Thursday, April 27, 2017 12:07 am
The end of the landline
Legislation sponsored by AT&T could threaten access to services such as 911 and medical monitoring for low-income and rural residents in parts of Illinois served by the telecommunication giant, according to AARP Illinois, Illinois PIRG and the Citizens Utility Board (CUB).
Senate Bill 1381 and House Bill 2691 would abolish the state requirement that AT&T serve traditional landline customers, with that responsibility going to the FCC. According to a joint press release from the three consumer advocacy groups, the state “would be stripped of any meaningful oversight to protect AT&T’s 1.2 million business and residential landline customers from inferior service.” Low-cost calling plans, as currently mandated by the General Assembly, would also disappear, leaving low-income households vulnerable.

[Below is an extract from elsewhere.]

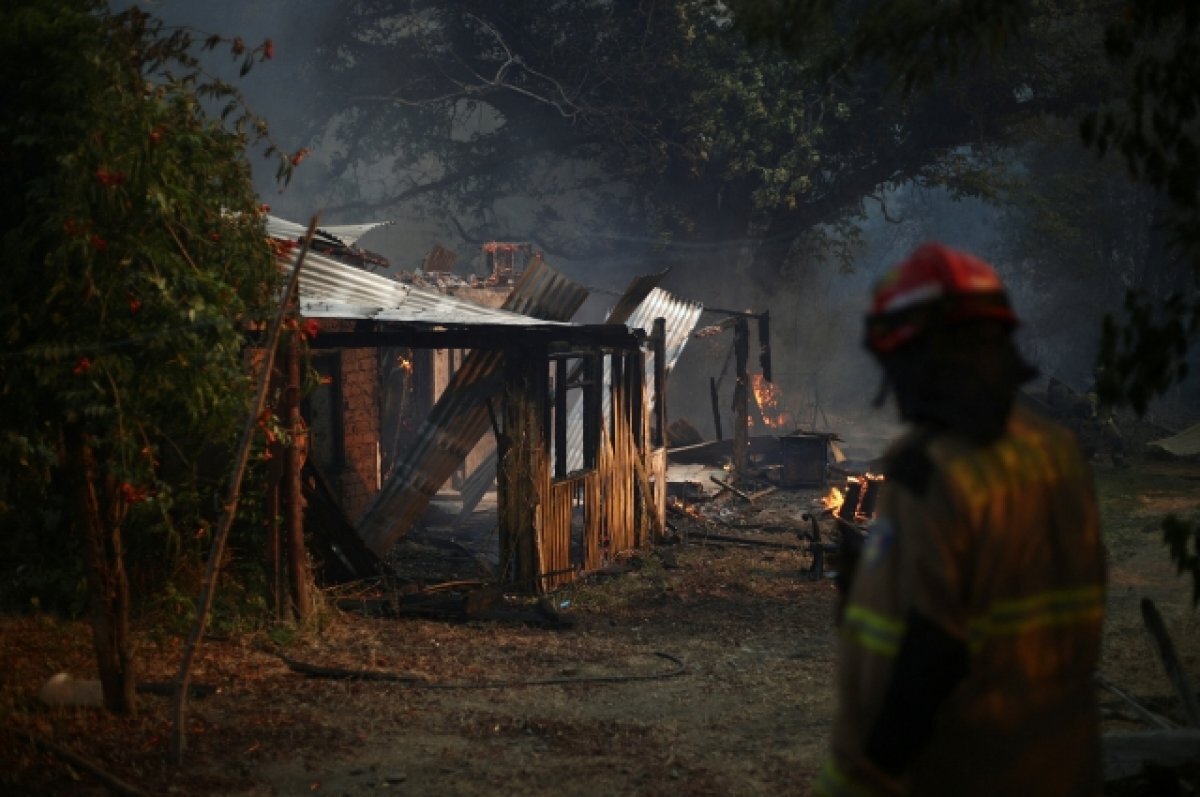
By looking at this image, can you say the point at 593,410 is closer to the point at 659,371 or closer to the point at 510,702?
the point at 659,371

AT&T claims that customers would still have many choices once the bills pass, but, according to the press release, “a landline is still the most affordable and reliable choice for a significant number of Illinoisans.” This includes rural customers who suffer from weak cellphone signals, families on fixed incomes and seniors who require access to 911, medical alert services and home security systems. Forcing people onto alternatives, such as wireless or computer-based phone service, could subject them to higher bills, lack of service in extended power outages, spotty reception and dropped calls, according to the Citizens Utility Board.
At a press conference April 20, Bryan McDaniel of the CUB pointed out that the bills in question apply only to AT&T service territories while Frontier, the other large telephone company in Illinois, would not be affected. “Frontier would like this bill to apply to them,” McDaniel explained, “but because Frontier serves more rural areas, AT&T doesn’t want them in their bill – it would make their argument that much tougher,” due to the prevalence of spotty phone service in those areas.

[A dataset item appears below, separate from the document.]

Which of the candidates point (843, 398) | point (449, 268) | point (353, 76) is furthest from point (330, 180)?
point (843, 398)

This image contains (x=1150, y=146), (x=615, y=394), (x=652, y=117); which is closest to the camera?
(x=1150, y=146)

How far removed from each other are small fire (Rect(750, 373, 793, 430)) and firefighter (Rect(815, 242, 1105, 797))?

“One of AT&T’s favorite statistics is that 17 of 19 other states have already passed this bill,” said McDaniel, pointing out that this figure is meaningless because the FCC has to present its own transition plan before any of the bill’s provisions can be implemented. “Let’s see what the FCC plan looks like and then we can figure out, as a state, if that’s good enough and make changes as necessary. But let’s not sign away the state’s rights to the telecom transition prematurely.”

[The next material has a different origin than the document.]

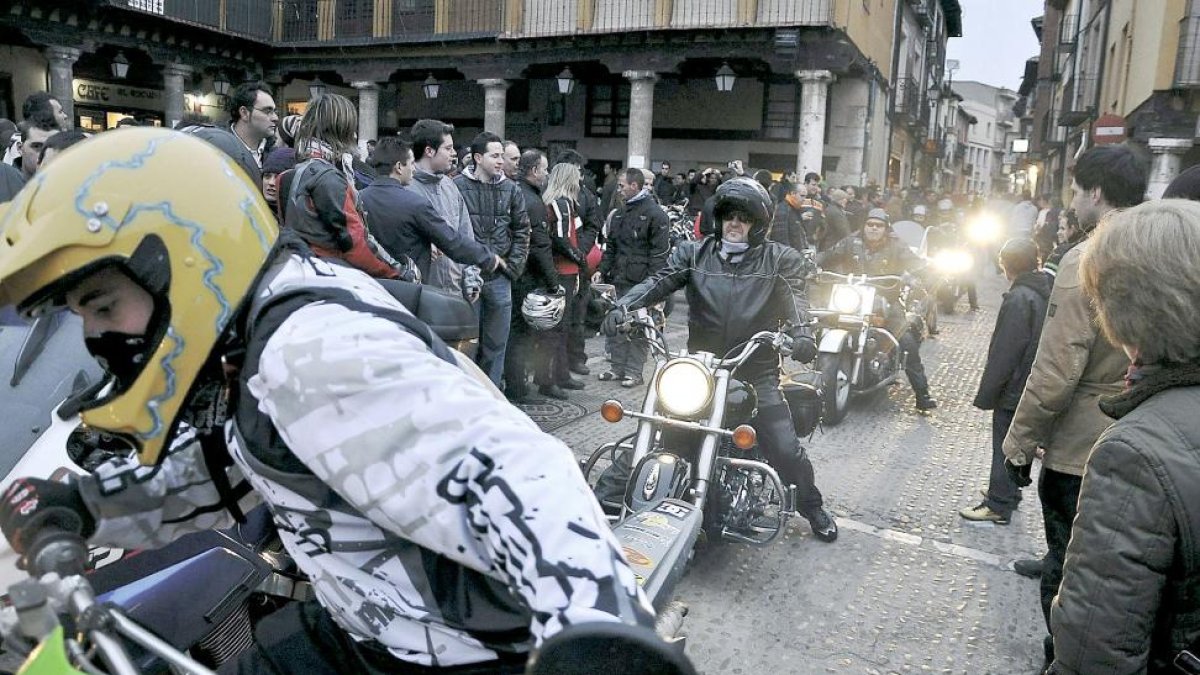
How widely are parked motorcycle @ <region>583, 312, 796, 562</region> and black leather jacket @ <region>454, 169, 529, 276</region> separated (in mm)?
2641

McDaniel said that the 1.2 million AT&T landlines currently operational in Illinois includes 600,000 business lines – a lot of them small businesses. “All the chambers of commerce have lined up in favor of this bill,” he said, but worries that small businesses are in danger of falling through the cracks, due to the tendency of chambers of commerce to favor to the needs of larger companies.
Even more than small businesses, threats to health and safety are the paramount concerns about the bills. “Without health and safety, there is no life,” McDaniels said. “We encourage consumers to contact their legislators. AT&T has a very powerful armada of lobbyists walking the halls of Springfield every day.”
The groups urged Illinoisans to visit SaveOurPhoneService.com to send messages telling legislators to oppose AT&T’s deregulation bills, Senate Bill 1381/House Bill 2691. Consumers also can call a special hotline, at 1-844-220-5552, to talk to their legislators.